_Task input_:

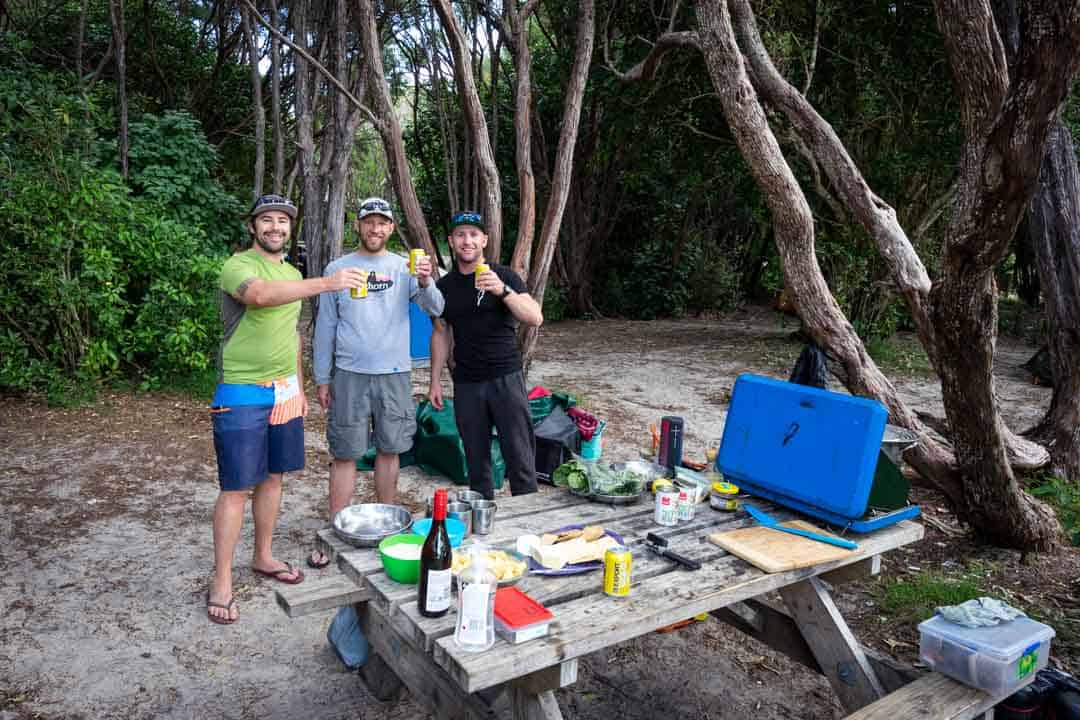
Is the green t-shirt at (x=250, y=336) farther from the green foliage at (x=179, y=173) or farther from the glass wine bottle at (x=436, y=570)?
the green foliage at (x=179, y=173)

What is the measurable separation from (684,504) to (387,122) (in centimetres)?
440

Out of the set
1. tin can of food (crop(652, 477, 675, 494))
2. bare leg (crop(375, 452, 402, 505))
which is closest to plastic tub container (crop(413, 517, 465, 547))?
tin can of food (crop(652, 477, 675, 494))

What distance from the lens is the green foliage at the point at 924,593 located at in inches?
157

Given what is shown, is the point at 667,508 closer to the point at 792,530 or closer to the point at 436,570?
the point at 792,530

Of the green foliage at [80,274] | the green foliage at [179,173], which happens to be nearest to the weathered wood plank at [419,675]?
the green foliage at [80,274]

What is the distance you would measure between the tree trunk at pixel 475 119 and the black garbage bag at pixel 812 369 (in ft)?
11.3

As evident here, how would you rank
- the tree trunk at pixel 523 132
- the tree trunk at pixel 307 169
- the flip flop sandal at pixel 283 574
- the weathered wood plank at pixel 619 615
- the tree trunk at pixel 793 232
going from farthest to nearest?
the tree trunk at pixel 307 169, the tree trunk at pixel 523 132, the tree trunk at pixel 793 232, the flip flop sandal at pixel 283 574, the weathered wood plank at pixel 619 615

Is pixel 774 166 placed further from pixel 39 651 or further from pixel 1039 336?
pixel 1039 336

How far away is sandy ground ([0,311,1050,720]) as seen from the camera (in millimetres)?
3182

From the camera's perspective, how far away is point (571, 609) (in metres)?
2.25

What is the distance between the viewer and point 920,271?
14.9 ft

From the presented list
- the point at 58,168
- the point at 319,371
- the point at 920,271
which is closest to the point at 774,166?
the point at 920,271

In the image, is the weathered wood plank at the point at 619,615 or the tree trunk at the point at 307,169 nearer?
the weathered wood plank at the point at 619,615

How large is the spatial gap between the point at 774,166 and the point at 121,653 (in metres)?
4.26
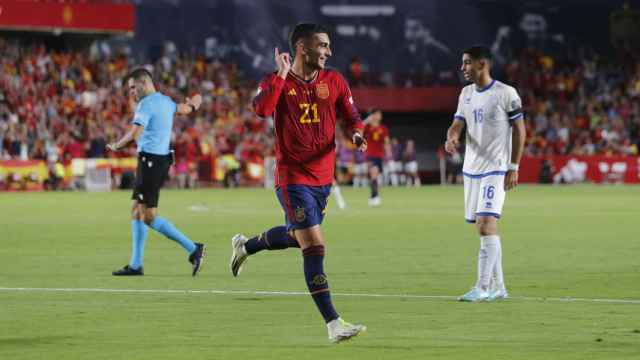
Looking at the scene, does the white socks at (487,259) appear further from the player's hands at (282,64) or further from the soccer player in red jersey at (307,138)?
the player's hands at (282,64)

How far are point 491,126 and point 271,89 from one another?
3.72 m

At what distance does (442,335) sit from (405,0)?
1953 inches

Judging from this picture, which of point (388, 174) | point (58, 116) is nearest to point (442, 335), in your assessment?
point (58, 116)

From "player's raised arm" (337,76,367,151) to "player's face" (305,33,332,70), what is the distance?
1.33ft

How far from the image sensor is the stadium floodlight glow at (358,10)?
58.5m

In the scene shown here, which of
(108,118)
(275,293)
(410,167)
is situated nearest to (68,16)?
(108,118)

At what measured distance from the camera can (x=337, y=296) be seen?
43.7ft

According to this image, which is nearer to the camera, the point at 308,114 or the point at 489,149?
the point at 308,114

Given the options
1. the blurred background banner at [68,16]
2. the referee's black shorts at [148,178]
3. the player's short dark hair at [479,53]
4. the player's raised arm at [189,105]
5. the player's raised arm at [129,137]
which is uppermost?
the blurred background banner at [68,16]

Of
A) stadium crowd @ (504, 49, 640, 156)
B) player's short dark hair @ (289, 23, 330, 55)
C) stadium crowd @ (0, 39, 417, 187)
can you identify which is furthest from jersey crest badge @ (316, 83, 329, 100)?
stadium crowd @ (504, 49, 640, 156)

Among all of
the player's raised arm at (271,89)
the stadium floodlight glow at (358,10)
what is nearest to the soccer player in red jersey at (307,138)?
the player's raised arm at (271,89)

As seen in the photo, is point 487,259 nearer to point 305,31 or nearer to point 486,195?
point 486,195

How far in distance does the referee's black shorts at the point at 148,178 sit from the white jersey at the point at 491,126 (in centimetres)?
406

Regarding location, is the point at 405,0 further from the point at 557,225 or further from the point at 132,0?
the point at 557,225
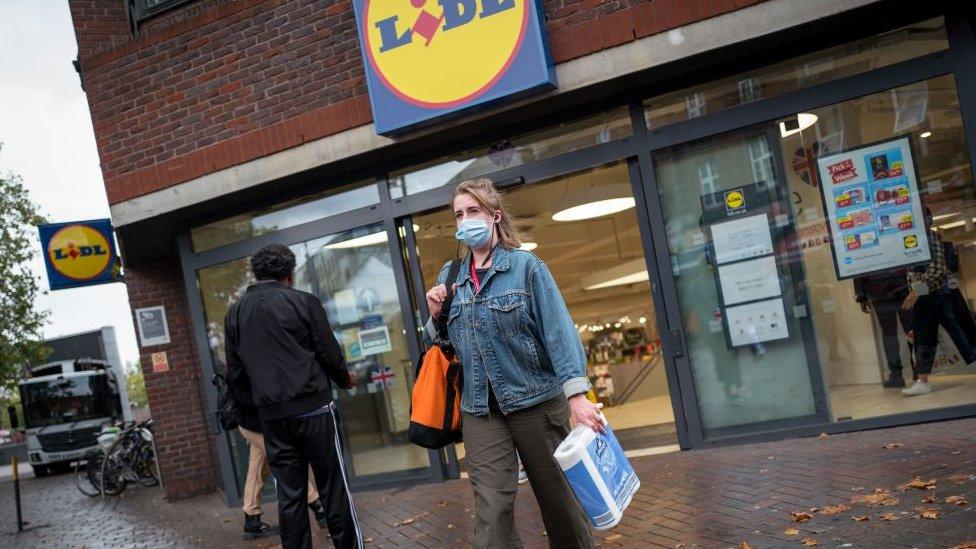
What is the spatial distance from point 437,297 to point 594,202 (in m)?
7.50

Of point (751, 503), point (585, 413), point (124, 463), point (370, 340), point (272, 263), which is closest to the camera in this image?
point (585, 413)

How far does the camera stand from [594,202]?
35.7 ft

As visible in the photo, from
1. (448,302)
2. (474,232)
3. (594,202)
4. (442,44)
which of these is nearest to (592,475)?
(448,302)

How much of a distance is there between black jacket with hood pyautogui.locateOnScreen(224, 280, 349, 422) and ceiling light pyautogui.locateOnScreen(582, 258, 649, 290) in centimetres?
991

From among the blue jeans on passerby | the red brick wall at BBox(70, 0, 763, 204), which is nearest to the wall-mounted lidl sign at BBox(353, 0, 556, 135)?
the red brick wall at BBox(70, 0, 763, 204)

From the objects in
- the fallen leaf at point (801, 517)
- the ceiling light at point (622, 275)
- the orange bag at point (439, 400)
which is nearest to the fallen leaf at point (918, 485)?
the fallen leaf at point (801, 517)

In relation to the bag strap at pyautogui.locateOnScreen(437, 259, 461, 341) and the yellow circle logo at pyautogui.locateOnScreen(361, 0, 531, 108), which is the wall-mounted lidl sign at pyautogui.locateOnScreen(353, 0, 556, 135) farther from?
the bag strap at pyautogui.locateOnScreen(437, 259, 461, 341)

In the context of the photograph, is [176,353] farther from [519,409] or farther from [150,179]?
[519,409]

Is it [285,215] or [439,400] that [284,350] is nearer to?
[439,400]

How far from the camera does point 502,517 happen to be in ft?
10.9

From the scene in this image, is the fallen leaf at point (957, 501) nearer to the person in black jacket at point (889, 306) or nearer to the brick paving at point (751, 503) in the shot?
the brick paving at point (751, 503)

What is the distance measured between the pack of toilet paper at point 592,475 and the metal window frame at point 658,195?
161 inches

_Short task_:
Recast everything from the line containing "Is it [285,215]" down to the end of the records as a two-column CSV with the headers "item" and "answer". Give one row per record, put its text and its answer each in one quoted field, and turn any line breaks into spaces.

_Exercise result_:
item,answer
"Is it [285,215] or [439,400] that [284,350] is nearer to?","[439,400]"
"How far from the camera does point 502,517 happen to be in ft?","10.9"
"From the scene in this image, is the fallen leaf at point (957, 501) nearer to the person in black jacket at point (889, 306) or nearer to the brick paving at point (751, 503) in the shot?","the brick paving at point (751, 503)"
"What is the distance measured between the pack of toilet paper at point 592,475 and the metal window frame at point 658,195?","161 inches"